Spatial relation data:
-*-*-
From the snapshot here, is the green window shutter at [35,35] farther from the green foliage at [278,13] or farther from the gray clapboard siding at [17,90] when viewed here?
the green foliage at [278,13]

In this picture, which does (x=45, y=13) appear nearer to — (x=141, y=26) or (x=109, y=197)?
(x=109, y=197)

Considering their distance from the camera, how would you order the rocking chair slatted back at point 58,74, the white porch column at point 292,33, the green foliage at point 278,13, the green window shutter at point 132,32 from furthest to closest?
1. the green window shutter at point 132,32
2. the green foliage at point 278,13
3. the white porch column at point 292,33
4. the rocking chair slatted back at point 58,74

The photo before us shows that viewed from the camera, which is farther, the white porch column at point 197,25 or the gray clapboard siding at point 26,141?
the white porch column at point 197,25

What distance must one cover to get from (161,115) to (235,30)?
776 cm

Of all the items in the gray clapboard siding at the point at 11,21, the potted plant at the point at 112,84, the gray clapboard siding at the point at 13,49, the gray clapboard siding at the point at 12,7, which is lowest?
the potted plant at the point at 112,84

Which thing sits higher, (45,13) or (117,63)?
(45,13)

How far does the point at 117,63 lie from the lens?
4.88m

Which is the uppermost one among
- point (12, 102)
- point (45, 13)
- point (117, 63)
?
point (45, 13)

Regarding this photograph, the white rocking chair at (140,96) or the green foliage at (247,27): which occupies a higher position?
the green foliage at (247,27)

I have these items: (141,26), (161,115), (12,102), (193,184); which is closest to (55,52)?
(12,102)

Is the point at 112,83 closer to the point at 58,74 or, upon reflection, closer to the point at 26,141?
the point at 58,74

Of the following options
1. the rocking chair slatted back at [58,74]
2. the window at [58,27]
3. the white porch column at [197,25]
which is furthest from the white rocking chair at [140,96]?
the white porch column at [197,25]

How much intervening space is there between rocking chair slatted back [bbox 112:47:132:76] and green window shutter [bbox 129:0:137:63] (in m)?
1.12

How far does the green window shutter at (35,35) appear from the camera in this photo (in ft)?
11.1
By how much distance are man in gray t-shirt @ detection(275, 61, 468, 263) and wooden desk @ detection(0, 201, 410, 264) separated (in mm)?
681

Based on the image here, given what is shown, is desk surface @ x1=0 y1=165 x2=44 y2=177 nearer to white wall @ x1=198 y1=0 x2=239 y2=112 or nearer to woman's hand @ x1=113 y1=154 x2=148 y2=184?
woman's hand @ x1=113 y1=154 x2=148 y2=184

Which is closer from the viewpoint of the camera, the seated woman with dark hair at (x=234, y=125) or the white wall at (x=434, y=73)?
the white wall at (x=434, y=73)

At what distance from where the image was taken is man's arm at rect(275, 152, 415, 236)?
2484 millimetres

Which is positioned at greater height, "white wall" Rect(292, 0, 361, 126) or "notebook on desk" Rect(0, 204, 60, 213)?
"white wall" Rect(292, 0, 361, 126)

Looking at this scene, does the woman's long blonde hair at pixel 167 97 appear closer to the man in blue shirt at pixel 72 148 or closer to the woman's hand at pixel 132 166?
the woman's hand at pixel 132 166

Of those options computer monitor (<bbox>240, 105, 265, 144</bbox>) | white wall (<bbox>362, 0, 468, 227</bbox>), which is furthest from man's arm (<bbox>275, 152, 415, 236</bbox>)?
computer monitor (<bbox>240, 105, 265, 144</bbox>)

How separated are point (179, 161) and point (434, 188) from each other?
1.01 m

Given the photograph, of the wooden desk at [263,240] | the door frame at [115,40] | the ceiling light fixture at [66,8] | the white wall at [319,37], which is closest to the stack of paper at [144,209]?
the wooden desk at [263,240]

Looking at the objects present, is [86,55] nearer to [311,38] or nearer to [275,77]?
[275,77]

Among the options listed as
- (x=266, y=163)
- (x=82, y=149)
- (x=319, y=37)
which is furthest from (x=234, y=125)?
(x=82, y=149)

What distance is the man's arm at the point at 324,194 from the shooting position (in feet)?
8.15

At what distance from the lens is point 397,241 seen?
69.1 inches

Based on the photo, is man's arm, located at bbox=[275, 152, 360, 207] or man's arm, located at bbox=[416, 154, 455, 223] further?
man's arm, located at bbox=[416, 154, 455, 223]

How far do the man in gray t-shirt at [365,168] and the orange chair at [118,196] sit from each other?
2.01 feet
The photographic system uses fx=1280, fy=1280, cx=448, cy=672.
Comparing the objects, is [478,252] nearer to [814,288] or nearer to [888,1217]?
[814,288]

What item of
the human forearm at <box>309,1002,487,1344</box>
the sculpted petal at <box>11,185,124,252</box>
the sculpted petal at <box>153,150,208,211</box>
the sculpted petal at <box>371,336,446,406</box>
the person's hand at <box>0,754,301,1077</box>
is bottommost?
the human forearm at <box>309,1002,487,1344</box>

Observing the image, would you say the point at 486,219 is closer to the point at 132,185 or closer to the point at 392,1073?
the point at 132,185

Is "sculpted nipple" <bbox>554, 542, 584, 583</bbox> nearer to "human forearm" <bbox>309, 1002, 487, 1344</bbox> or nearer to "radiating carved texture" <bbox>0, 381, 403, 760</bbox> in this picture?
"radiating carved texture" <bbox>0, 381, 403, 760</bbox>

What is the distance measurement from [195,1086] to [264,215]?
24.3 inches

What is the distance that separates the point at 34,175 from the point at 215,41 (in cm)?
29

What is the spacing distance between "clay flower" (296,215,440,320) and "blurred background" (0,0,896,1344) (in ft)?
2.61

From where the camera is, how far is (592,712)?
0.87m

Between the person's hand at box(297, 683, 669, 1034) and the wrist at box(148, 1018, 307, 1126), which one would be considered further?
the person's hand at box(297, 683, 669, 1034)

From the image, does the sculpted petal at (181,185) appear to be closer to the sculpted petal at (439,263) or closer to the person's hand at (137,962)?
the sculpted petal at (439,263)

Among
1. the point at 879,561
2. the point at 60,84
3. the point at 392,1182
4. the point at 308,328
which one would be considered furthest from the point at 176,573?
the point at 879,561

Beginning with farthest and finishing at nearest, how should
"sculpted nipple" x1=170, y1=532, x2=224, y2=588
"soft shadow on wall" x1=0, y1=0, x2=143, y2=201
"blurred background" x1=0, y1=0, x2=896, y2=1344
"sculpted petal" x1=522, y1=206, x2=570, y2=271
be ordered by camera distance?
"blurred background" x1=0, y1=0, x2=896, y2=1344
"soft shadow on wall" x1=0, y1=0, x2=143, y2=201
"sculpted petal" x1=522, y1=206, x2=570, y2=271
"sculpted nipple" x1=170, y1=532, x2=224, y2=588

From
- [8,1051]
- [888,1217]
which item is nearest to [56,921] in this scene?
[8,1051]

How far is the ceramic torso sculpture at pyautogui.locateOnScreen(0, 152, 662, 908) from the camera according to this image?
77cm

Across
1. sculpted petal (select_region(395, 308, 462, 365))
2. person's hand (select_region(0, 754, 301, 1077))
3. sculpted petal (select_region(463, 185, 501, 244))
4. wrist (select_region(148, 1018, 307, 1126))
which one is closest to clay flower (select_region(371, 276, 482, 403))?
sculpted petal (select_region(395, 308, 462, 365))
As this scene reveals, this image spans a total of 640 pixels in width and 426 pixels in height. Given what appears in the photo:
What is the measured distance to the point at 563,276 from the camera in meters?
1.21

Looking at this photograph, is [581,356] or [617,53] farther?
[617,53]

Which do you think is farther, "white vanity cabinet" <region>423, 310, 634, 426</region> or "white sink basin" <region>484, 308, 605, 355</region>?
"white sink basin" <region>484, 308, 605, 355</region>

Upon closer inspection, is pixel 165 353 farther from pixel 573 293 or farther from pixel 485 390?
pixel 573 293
-*-*-
THE PROBLEM: Retype the records above exactly.

SOLVED PROBLEM:
From the snapshot here, is the green window shutter at [35,35] farther from the green foliage at [278,13] or farther from the gray clapboard siding at [17,90] when viewed here?
the green foliage at [278,13]

In this picture, which does (x=45, y=13) appear nearer to — (x=141, y=26) or (x=109, y=197)?
(x=109, y=197)

Considering their distance from the camera, how would you order the rocking chair slatted back at point 58,74, the white porch column at point 292,33, the green foliage at point 278,13, the green window shutter at point 132,32 from furthest to closest?
1. the green window shutter at point 132,32
2. the green foliage at point 278,13
3. the white porch column at point 292,33
4. the rocking chair slatted back at point 58,74

The photo before us shows that viewed from the camera, which is farther, the white porch column at point 197,25 or the gray clapboard siding at point 26,141?
the white porch column at point 197,25

What distance must one cover to get from (161,115) to (235,30)?
776 cm

Of all the items in the gray clapboard siding at the point at 11,21, the potted plant at the point at 112,84, the gray clapboard siding at the point at 13,49, the gray clapboard siding at the point at 12,7, which is lowest?
the potted plant at the point at 112,84

Which thing sits higher, (45,13) or (117,63)?
(45,13)

How far does the point at 117,63 lie from the lens?
4.88m

Which is the uppermost one among
- point (12, 102)
- point (45, 13)
- point (117, 63)
?
point (45, 13)

Regarding this photograph, the white rocking chair at (140,96) or the green foliage at (247,27): which occupies a higher position?
the green foliage at (247,27)

I have these items: (141,26), (161,115), (12,102), (193,184); which is closest to (55,52)?
(12,102)

Is the point at 112,83 closer to the point at 58,74 or, upon reflection, closer to the point at 26,141?
the point at 58,74

Of the following options
1. the rocking chair slatted back at [58,74]
2. the window at [58,27]
3. the white porch column at [197,25]
which is furthest from the white rocking chair at [140,96]?
the white porch column at [197,25]

How much intervening space is there between rocking chair slatted back [bbox 112:47:132:76] and green window shutter [bbox 129:0:137:63] (in m)?
1.12

How far does the green window shutter at (35,35) appear from the camera in this photo (in ft)?
11.1
By how much distance are man in gray t-shirt @ detection(275, 61, 468, 263) and wooden desk @ detection(0, 201, 410, 264) separated (in mm)?
681

Based on the image here, given what is shown, is desk surface @ x1=0 y1=165 x2=44 y2=177 nearer to white wall @ x1=198 y1=0 x2=239 y2=112 or nearer to woman's hand @ x1=113 y1=154 x2=148 y2=184?
woman's hand @ x1=113 y1=154 x2=148 y2=184

Which is closer from the viewpoint of the camera, the seated woman with dark hair at (x=234, y=125) or the white wall at (x=434, y=73)?
the white wall at (x=434, y=73)

At what distance from where the image was taken is man's arm at rect(275, 152, 415, 236)?
2484 millimetres

Which is positioned at greater height, "white wall" Rect(292, 0, 361, 126) or "notebook on desk" Rect(0, 204, 60, 213)?
"white wall" Rect(292, 0, 361, 126)

Looking at this scene, does the woman's long blonde hair at pixel 167 97 appear closer to the man in blue shirt at pixel 72 148 or closer to the woman's hand at pixel 132 166?
the woman's hand at pixel 132 166

Of those options computer monitor (<bbox>240, 105, 265, 144</bbox>) | white wall (<bbox>362, 0, 468, 227</bbox>), which is furthest from man's arm (<bbox>275, 152, 415, 236</bbox>)?
computer monitor (<bbox>240, 105, 265, 144</bbox>)

How separated are point (179, 161) and point (434, 188) from each other?
1.01 m

Given the photograph, of the wooden desk at [263,240] | the door frame at [115,40] | the ceiling light fixture at [66,8] | the white wall at [319,37], which is closest to the stack of paper at [144,209]?
the wooden desk at [263,240]

Looking at the objects present, is [86,55] nearer to [311,38] or nearer to [275,77]?
[275,77]

Among the options listed as
- (x=266, y=163)
- (x=82, y=149)
- (x=319, y=37)
which is furthest from (x=234, y=125)?
(x=82, y=149)

What distance is the man's arm at the point at 324,194 from the shooting position (in feet)?
8.15

At what distance from the lens is point 397,241 seen?
69.1 inches

Based on the photo, is man's arm, located at bbox=[275, 152, 360, 207] or man's arm, located at bbox=[416, 154, 455, 223] further?
man's arm, located at bbox=[416, 154, 455, 223]

How far do the man in gray t-shirt at [365,168] and the orange chair at [118,196] sit from each other?
2.01 feet
The photographic system uses fx=1280, fy=1280, cx=448, cy=672.
Comparing the objects, is [478,252] nearer to [814,288] or nearer to [888,1217]?
[814,288]

What item of
the human forearm at <box>309,1002,487,1344</box>
the sculpted petal at <box>11,185,124,252</box>
the sculpted petal at <box>153,150,208,211</box>
the sculpted petal at <box>371,336,446,406</box>
the person's hand at <box>0,754,301,1077</box>
is bottommost?
the human forearm at <box>309,1002,487,1344</box>

Observing the image, would you say the point at 486,219 is closer to the point at 132,185 or closer to the point at 392,1073?
the point at 132,185

Is "sculpted nipple" <bbox>554, 542, 584, 583</bbox> nearer to "human forearm" <bbox>309, 1002, 487, 1344</bbox> or nearer to "radiating carved texture" <bbox>0, 381, 403, 760</bbox> in this picture?
"radiating carved texture" <bbox>0, 381, 403, 760</bbox>

What is the distance measurement from [195,1086] to [264,215]?
24.3 inches

What is the distance that separates the point at 34,175 from the point at 215,41 (in cm)?
29

What is the spacing distance between "clay flower" (296,215,440,320) and "blurred background" (0,0,896,1344) (in ft)?
2.61

From where the camera is, how far is (592,712)?
0.87m

Between the person's hand at box(297, 683, 669, 1034) and the wrist at box(148, 1018, 307, 1126), which one would be considered further?
the person's hand at box(297, 683, 669, 1034)

From the image, does the sculpted petal at (181,185) appear to be closer to the sculpted petal at (439,263) or closer to the person's hand at (137,962)?
the sculpted petal at (439,263)

Among
1. the point at 879,561
2. the point at 60,84
3. the point at 392,1182
4. the point at 308,328
which one would be considered furthest from the point at 176,573?
the point at 879,561

Beginning with farthest and finishing at nearest, how should
"sculpted nipple" x1=170, y1=532, x2=224, y2=588
"soft shadow on wall" x1=0, y1=0, x2=143, y2=201
"blurred background" x1=0, y1=0, x2=896, y2=1344
"sculpted petal" x1=522, y1=206, x2=570, y2=271
be ordered by camera distance?
"blurred background" x1=0, y1=0, x2=896, y2=1344
"soft shadow on wall" x1=0, y1=0, x2=143, y2=201
"sculpted petal" x1=522, y1=206, x2=570, y2=271
"sculpted nipple" x1=170, y1=532, x2=224, y2=588

From
- [8,1051]
- [888,1217]
which item is nearest to [56,921] in this scene?
[8,1051]

How far is the ceramic torso sculpture at pyautogui.locateOnScreen(0, 152, 662, 908) from the camera according to this image?
77cm

Across
1. sculpted petal (select_region(395, 308, 462, 365))
2. person's hand (select_region(0, 754, 301, 1077))
3. sculpted petal (select_region(463, 185, 501, 244))
4. wrist (select_region(148, 1018, 307, 1126))
which one is closest to clay flower (select_region(371, 276, 482, 403))?
sculpted petal (select_region(395, 308, 462, 365))
As this scene reveals, this image spans a total of 640 pixels in width and 426 pixels in height. Given what appears in the photo:
What is the measured distance to the point at 563,276 from the camera in meters?
1.21

Looking at this photograph, is [581,356] or [617,53] farther?
[617,53]

Which do you think is farther, "white vanity cabinet" <region>423, 310, 634, 426</region> or "white sink basin" <region>484, 308, 605, 355</region>?
"white sink basin" <region>484, 308, 605, 355</region>

Upon closer inspection, is pixel 165 353 farther from pixel 573 293 or farther from pixel 485 390?
pixel 573 293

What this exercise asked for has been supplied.